The Eclipse Public License (EPL)

It appears to be the most company-friendly license of the trio, and has been described in semi-jest as having been written for lawyers.

Its gist is: if you take code licensed under the EPL and generate derivative work, this work has to be donated back under the same license. If, however, you use the EPL’ed code without modification in your application’s stack, you can do whatever you want. This allows for companies to use Open Source code without having to face an “all or nothing” sharing situation.

Some of its users are Eclipse (natch), IBM’s Rational, Nokia (via Simian), and Airbus.

The GNU General Public License (GPL)

The GPL is arguably the granddaddy of them all. Matt boasted that 70% of Open Source projects use the GPL. However, it was astutely pointed out that this number is meaningless, as not all OS projects are created equal—only a few of them have significant userbase, longevity, and/or quality. A more reasonable metric would be to look at well known and proven projects. But even then, the GPL is strongly present.

The gist of the GPL is: if you change the code and release binaries, you also have to share your changes to the code. This is touted as the free-er of the licenses. The subtlety, however, is that it is freedom of the code, versus freedom of its user. To put code under the GPL is to ensure that everything it is used for has to be left open. This is a viral behaviour that has been known to scare some parties (or at least make them mildly uncomfortable).

The BSD License

The BSD license is the most lax of the three licenses. It is quite close to “here’s the code. Do what thou wilt.”

The simplicity is a point in its favour. Where the EPL and GPL weight over ten pages each, the BSD license is basically . . .

Copyright (c) <year>, <copyright holder>All rights reserved.

Redistribution and use in source and binary forms, with or without modification, are permitted provided that the following conditions are met:
* Redistributions of source code must retain the above copyright
notice, this list of conditions and the following disclaimer.
* Redistributions in binary form must reproduce the above copyright
notice, this list of conditions and the following disclaimer in the documentation and/or other materials provided with the distribution.
* Neither the name of the <organization> nor the
names of its contributors may be used to endorse or promote products
derived from this software without specific prior written permission.

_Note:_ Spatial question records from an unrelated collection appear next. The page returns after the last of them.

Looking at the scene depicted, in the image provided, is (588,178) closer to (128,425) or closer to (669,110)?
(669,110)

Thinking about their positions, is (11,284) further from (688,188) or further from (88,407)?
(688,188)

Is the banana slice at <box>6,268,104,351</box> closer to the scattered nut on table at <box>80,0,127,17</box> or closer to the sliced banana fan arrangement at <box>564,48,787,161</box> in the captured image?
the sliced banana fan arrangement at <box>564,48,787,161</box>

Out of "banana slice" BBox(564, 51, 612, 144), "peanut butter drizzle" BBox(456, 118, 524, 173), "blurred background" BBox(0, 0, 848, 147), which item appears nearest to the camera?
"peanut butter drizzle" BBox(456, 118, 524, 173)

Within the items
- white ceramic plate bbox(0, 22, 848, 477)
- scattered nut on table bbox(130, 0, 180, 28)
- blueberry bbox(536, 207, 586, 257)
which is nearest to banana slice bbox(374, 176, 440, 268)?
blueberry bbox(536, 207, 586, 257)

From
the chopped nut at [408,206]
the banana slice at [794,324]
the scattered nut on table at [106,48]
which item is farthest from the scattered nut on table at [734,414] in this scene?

. . . plus a paragraph of details. Its brevity leaves little room for interpretation and ambiguity. This shines when contrasted to, for example, the EPL, where a contributor is redefined as a distributor. The thorny problem of redistribution (what exactly is redistribution? Does sharing your code with contractors fall under it?) is also a non-issue for this license.

In Conclusion

As mentioned above, there is no more point in declaring one license to be the “best one” than there would be to proclaim the supremacy of one kind of shoes over all others. Different circumstances just come with different criteria. To get quickly from point A to point B, you’ll want running shoes. To impress the crowd, stiletto heels are a better bet. Unless you sport a nicely trimmed beard, in which case I’d sooner recommend Oxfords.

The same thing goes for licenses. The trick is to know enough of the different options out there to make an informed decision when the time comes. Conveying that information was the primary goal of the event, and it delivered on it in a most excellent manner. And while a two-hour debate on pointed law matters had the very real potential to degenerate into a snore-a-thon, it managed to stay dynamic, alive, and pertinent for its whole length. For that, both the organizers and debaters deserve much credit.